═══ Available records

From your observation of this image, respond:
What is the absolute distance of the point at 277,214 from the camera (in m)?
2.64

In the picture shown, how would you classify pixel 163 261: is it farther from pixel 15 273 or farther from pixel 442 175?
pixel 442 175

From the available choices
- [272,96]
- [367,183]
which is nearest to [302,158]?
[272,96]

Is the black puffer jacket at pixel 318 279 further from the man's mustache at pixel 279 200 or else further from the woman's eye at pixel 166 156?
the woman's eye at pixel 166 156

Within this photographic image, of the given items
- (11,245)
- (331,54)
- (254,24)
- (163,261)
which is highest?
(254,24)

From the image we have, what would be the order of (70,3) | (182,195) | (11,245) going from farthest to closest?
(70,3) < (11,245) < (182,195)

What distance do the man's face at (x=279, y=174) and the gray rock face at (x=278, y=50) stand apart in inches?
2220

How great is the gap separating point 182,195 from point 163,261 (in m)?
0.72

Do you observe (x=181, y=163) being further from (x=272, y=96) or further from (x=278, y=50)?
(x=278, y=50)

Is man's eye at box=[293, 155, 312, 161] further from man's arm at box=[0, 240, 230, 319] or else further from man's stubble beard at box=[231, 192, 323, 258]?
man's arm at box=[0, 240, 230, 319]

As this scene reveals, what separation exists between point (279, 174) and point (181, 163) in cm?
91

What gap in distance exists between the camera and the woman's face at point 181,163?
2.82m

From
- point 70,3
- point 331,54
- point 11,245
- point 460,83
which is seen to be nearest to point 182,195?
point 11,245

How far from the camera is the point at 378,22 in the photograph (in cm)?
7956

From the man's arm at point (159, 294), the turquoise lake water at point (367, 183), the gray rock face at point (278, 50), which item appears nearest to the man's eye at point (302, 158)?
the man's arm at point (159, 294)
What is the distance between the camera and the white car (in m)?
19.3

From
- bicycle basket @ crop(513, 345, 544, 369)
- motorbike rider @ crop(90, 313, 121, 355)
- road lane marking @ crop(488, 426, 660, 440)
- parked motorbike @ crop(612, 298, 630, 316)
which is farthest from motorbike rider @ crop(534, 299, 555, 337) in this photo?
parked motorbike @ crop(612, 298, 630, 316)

══════

### Set task
Rewrite everything from the line containing "Do you observe" down to the end of the data above as a Markdown table with the columns Row and Line, numbering each line and leaving out blank lines.

### Solution
| Row | Line |
|---|---|
| 1 | Do you observe (x=181, y=163) being further from (x=272, y=96) or further from (x=278, y=50)? |
| 2 | (x=278, y=50) |
| 3 | Is man's eye at box=[293, 155, 312, 161] further from man's arm at box=[0, 240, 230, 319] or else further from man's stubble beard at box=[231, 192, 323, 258]? |
| 4 | man's arm at box=[0, 240, 230, 319] |
| 5 | As this scene reveals, what separation exists between point (279, 174) and point (181, 163) in cm? |
| 6 | 91 |
| 7 | What gap in distance exists between the camera and the woman's face at point 181,163? |
| 8 | 2.82m |
| 9 | From |
| 10 | - point 70,3 |
| 11 | - point 331,54 |
| 12 | - point 11,245 |
| 13 | - point 460,83 |
| 14 | which is seen to be nearest to point 182,195? |
| 15 | point 11,245 |
| 16 | How far from the camera is the point at 378,22 in the photograph (in cm)? |
| 17 | 7956 |
| 18 | From the man's arm at point (159, 294), the turquoise lake water at point (367, 183), the gray rock face at point (278, 50), which item appears nearest to the man's eye at point (302, 158)? |
| 19 | the man's arm at point (159, 294) |
| 20 | What is the distance between the camera and the white car (in m)? |
| 21 | 19.3 |
| 22 | From |
| 23 | - bicycle basket @ crop(513, 345, 544, 369) |
| 24 | - motorbike rider @ crop(90, 313, 121, 355) |
| 25 | - road lane marking @ crop(488, 426, 660, 440) |
| 26 | - parked motorbike @ crop(612, 298, 630, 316) |
| 27 | which is farthest from motorbike rider @ crop(534, 299, 555, 337) in this photo? |
| 28 | parked motorbike @ crop(612, 298, 630, 316) |